Briefly, activation of either cooling or warming signals sensed by TRP channels activate somatosensory neurons that innervate neurons in the spinal and trigeminal dorsal horns. 

The below book chapter is a nice introduction to the above:

http://www.ncbi.nlm.nih.gov/books/NBK5244/

2) Integration of the thermosensory signal

Contrary to some belief, the hypothalamus is not the only structure in the brain involved in effective thermoregulation. Although signals relayed to the hypothalamus are vitally important for involuntary, autonomic responses, the thermosensory signals are also relayed to the somatosensory cortex.  This allows for concious discrimination of the environment (external of internal) and allows for 'behavioural thermoregulation'. However, I won't expand any more on that here. 

In order for autonomic responses to be activated, thermosensory signals must be relayed to the pre-optic area. There have been many lesion and retrograde neural tracing studies  which have confirmed the pre-optic area to be essential for thermoregulatory responses to hot and cold. Warm neurons that project to the pre-optic area originate in the lateral parabrachial nucleus, dorsal subregion and cool neurons project to the pre-optic area from the lateral parabrachial nucleus, external lateral subregion. The neurotransmitter glutamate mediates autonomic thermogenic and heat loss responses (blockade of glutamate receptors inhibits both responses and nanoinjection of NMDA in the lateral parabrachial nucleus activates both responses). 

There are other relay nuclei within the pre-optic area, such as the median pre-optic nucleus and the medial pre-optic area, but for the sake of this answer I won't expand. So far we have a signalling pathway consisting of:

Activation of thermosensory neuron

Synapse to dorsal horn 

Synapse to lateral parabrachial nucleus

Signal relayed to pre-optic area (median pre-optic nucleus and and medial pre-optic area) 

3) Effector responses

GABAergic projections from the medial pre-optic area tonically inhibit the activities of neurons in sympathoexcitatory sites. Again, there a several populations of neurons which are inhibited under these conditions (dorsomedial hypothalamus, rostral medullary raphe).

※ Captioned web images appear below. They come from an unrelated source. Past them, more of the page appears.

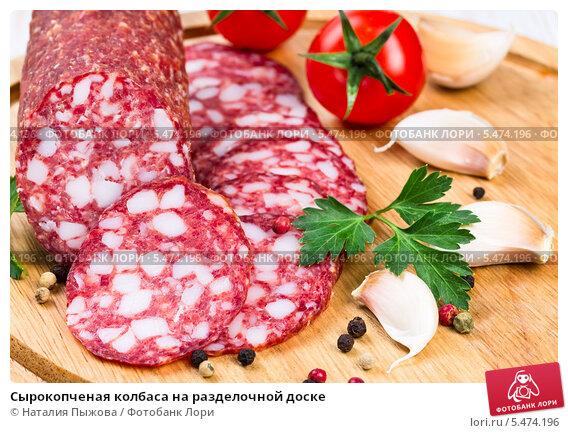 Купить «Сырокопченая колбаса на разделочной доске», фото № 5474196, снято 11 января 2014 г. (c) Наталия Пыжова / Фотобанк Лори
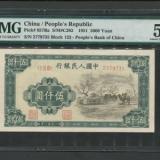 首套人民币的十大珍品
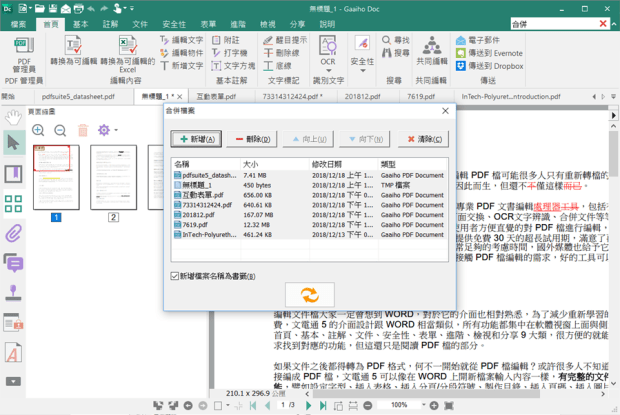 PDF文電通 5 專業版:全能 PDF 文書編輯處理器,編修、轉檔、製作一套搞定 image007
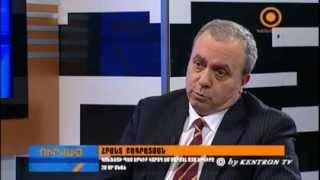 Urvagits - Hrant Bagratyan
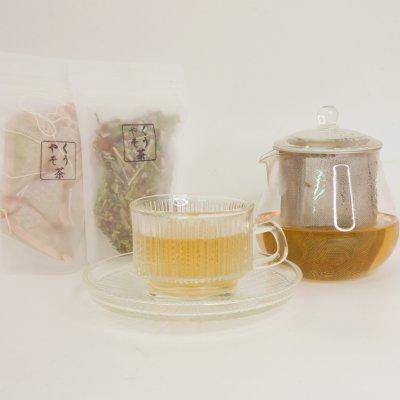 やくそう茶(ブレンド野草ハーブティ)
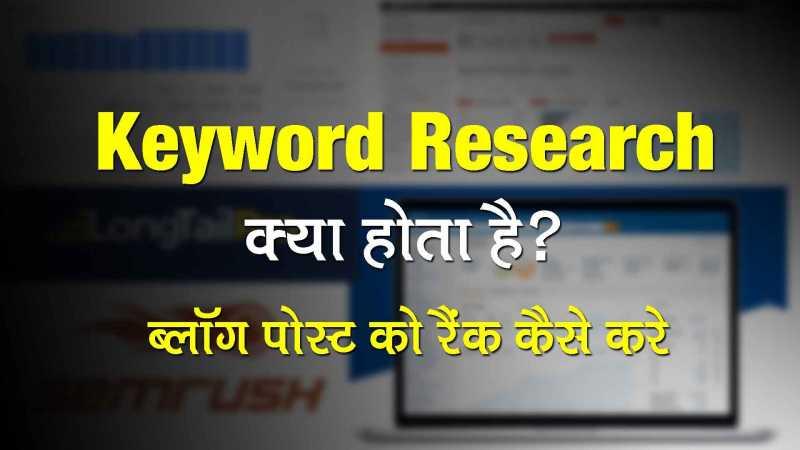 Keyword Research Kya Hai?Blog Post Ko Rank Kaise Kare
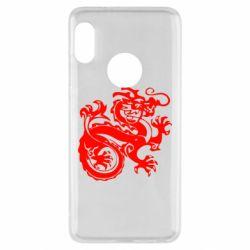 Чехол для Xiaomi Redmi Note 5 Дракон
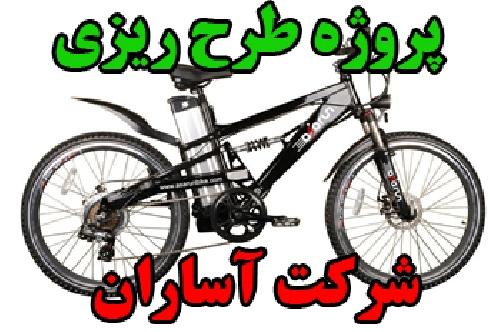 پروژه طرح ریزی واحدهای صنعتی: شرکت آسا تجهیز سامان تولید کننده دوچرخه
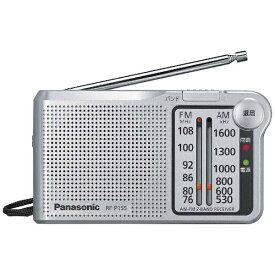 パナソニック Panasonic 携帯ラジオ シルバー RF-P155 [AM/FM /ワイドFM対応][RFP155S] panasonic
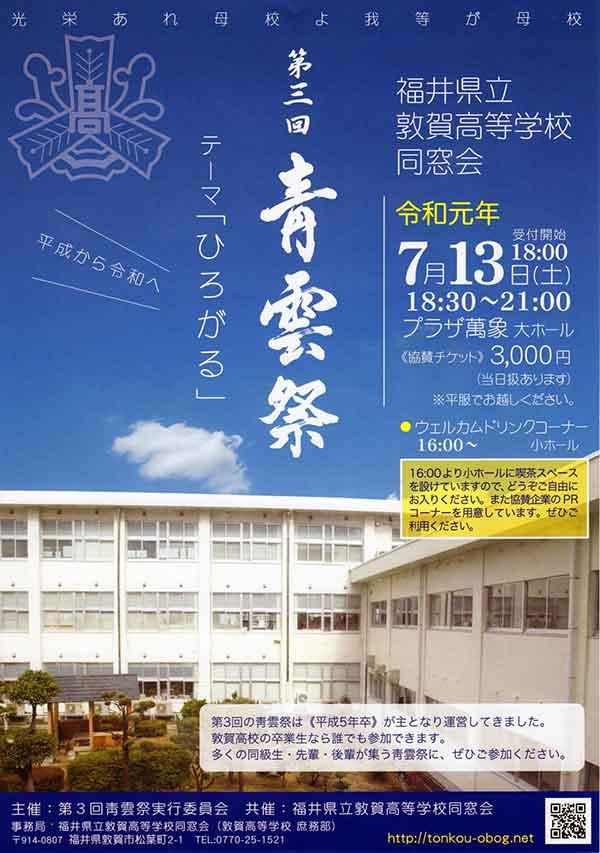 靑雲祭ポスター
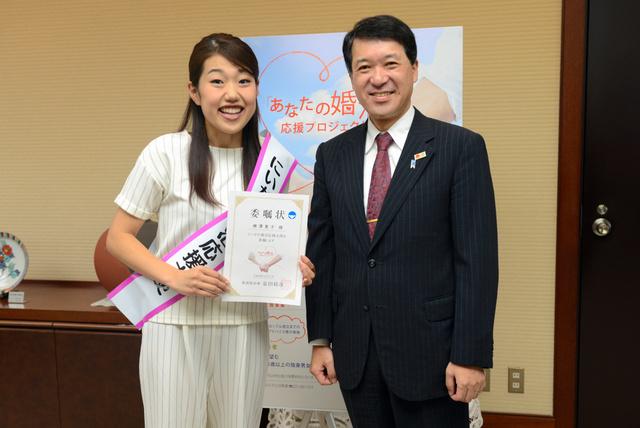 にいがた婚活応援大使に任命された横澤夏子さん(左)と泉田裕彦知事=新潟市中央区の県庁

If these neuronal population are dis-inhibited (this can be achieved by micro-injection of the GABA receptor agonist bicuculline), then thermoegenic responses such as shivering, tachycardia and cutaneous vasoconstriction arise. It is interesting that during fever, activation of the EP3 receptor on these GABAergic neurons inhibits cyclic AMP and causes these neurons to become dis-inhibited.

Descending motor outputs travel from the spinal chord (via the ventral horn) and synapse with neurons connected to skeletal muscle, brown adipose tissue, and the cutaneous circulation. Acetylcholine mediates shivering responses and also plays a role in skin vasoconstriction. Norepinephrine is largely responsible for brown adipose tissue thermogenesis, but the role for BAT thermogenesis in adult humans is still up for debate.

Hope that helps in some way!

Another approach:

Computer buffs know that artificial neural nets employ multi-layer nets which utilize the technique of back propagation of errors.  Backpropagation approximates the non-linear relationship between the input and the output by adjusting the weighting values internally. The brain is a massively parallel processor and possibly uses such a technique (in the hindbrain) for the phenomena of ‘homeostasis’ (regulation of body temperature, respiration, etc.) where a fixed output is desired irrespective of the variability of the inputs.